Why did we all buy into this 2012 hype? Because Jesus told
us to! (Before you get offended, read on, please.) No matter what religious
tradition—or not—one considers themselves to be affiliated with, everyone in
the Western world, and most of the rest of it as well, has heard variations on
the same apocalyptic stories from one or more of the prevailing world-spanning
mainstream religions of Middle Eastern origin. That’s a short, politically
correct way of saying you’ve all heard the Christian stories of how the world
is supposed to end and most people end up in eternal torment—meaning it won’t
be fun.
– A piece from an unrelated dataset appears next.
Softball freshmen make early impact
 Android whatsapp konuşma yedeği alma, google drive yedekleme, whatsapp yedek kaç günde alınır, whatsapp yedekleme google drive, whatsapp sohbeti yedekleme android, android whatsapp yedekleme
We live in a culture with a long-standing tradition of anticipating an “apocalypse.”
Under every good thing is the realization that this too shall eventually end.
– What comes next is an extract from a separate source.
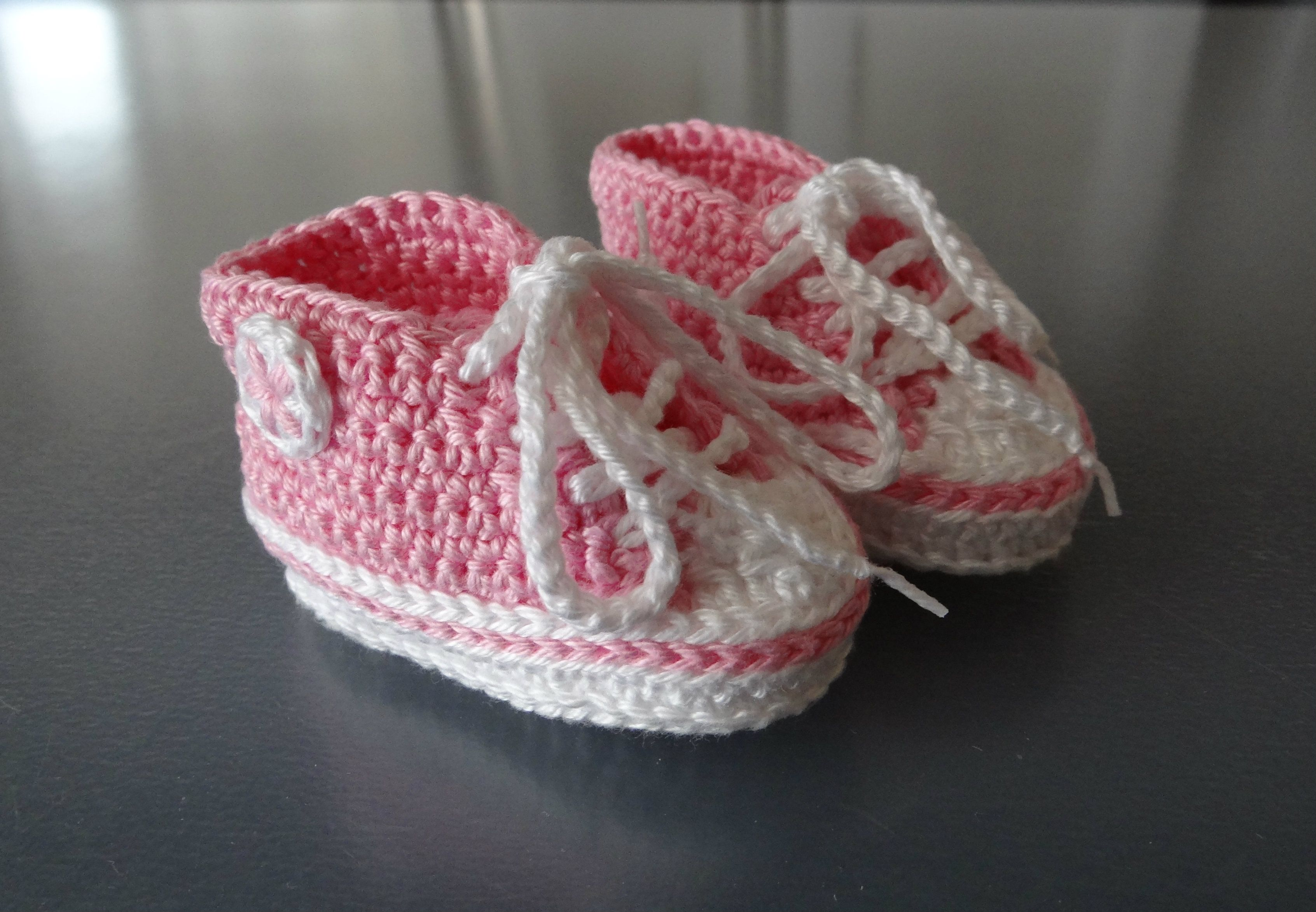 Baby Converse shoes   Made by me   Pinterest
No mater how badass your civilization, it has to end sometime. Just ask the
Romans. Oh wait, you can’t because about 1,500 years ago, give or take a couple
decades, their whole business went down the flusher too. And what took its
place? Religion. The Christian religion, which in most parts of Europe (admit
it, that is the basis of our cultural heritage here in America ) was
the social glue holding things together, often the only thing preventing (or
causing, lest we forget he Inquisition and Crusades) mass chaos and panic. Popular
(meaning of the general people) myths were something everyone shared knowledge
of, and thus usually internalized the values and meanings thereof, to one
degree or another. Let's face it, it's a good way good to communicate with others because they too know what you're talking about. Things like “be good or you’ll go to hell,” or “be good or
the bogie man will eat you,” or perhaps “be good or Santa will leave a lump of
coal in your stocking.” (And we all hate rocks in our socks.)
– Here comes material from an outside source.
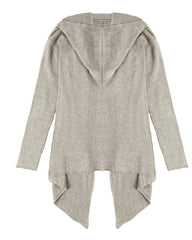 EXCLUSIVE PRE-ORDER Jeronimo Cardigan | Heather Grey - Banjo & Matilda | International  - 3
Sound familiar? Our civilization has grown up on tales of
world-ending doom. “Jesus is coming back any day, so don’t screw up.” Whether
or not someone believes that to be literal truth is not at issue here. But the
idea that we, as a society, as a people with a long cultural heritage spanning
hundreds of years, have this tradition that one day some cataclysmic event is
going to end it all, is something we have been collectively cultivating for a
long, long time. Is it any wonder that when capitalist profiteering and
high-tech visual media is thrown into the mix, everything we see and hear is
full of this same theme when a few people latch onto an old (and, as usual,
misunderstood) bit of lore from a culture that seems foreign enough from our
own to be scary, everyone takes our cultural tradition of the
ever-imminent “apocalypse” and runs to the extreme with it? Remember all the
hype over Y2K? Exactly like that.
And what does this have to do with “pirates and princesses”
or the Renaissance? Almost nothing. Except that it was since the European
Renaissance that science has presumably taken over from myth (we can lump
religion, folklore, and magic together for our purposes here) as the pervasive
mode of thinking and examining the world in our society. Yet, some 500 years
later, here we are, happily freaking out, wondering if perhaps—despite all
evidence to the contrary—a meteor might not strike the planet yesterday
(12.21.12), unleashing an alien virus that turns everyone into zombies, ending
civilization as we know it and causing mass chaos and panic. And of course, since you're reading this, that did not happen.
Happy Holidays! And may every apocalypse you experience be just as lame. Cheers!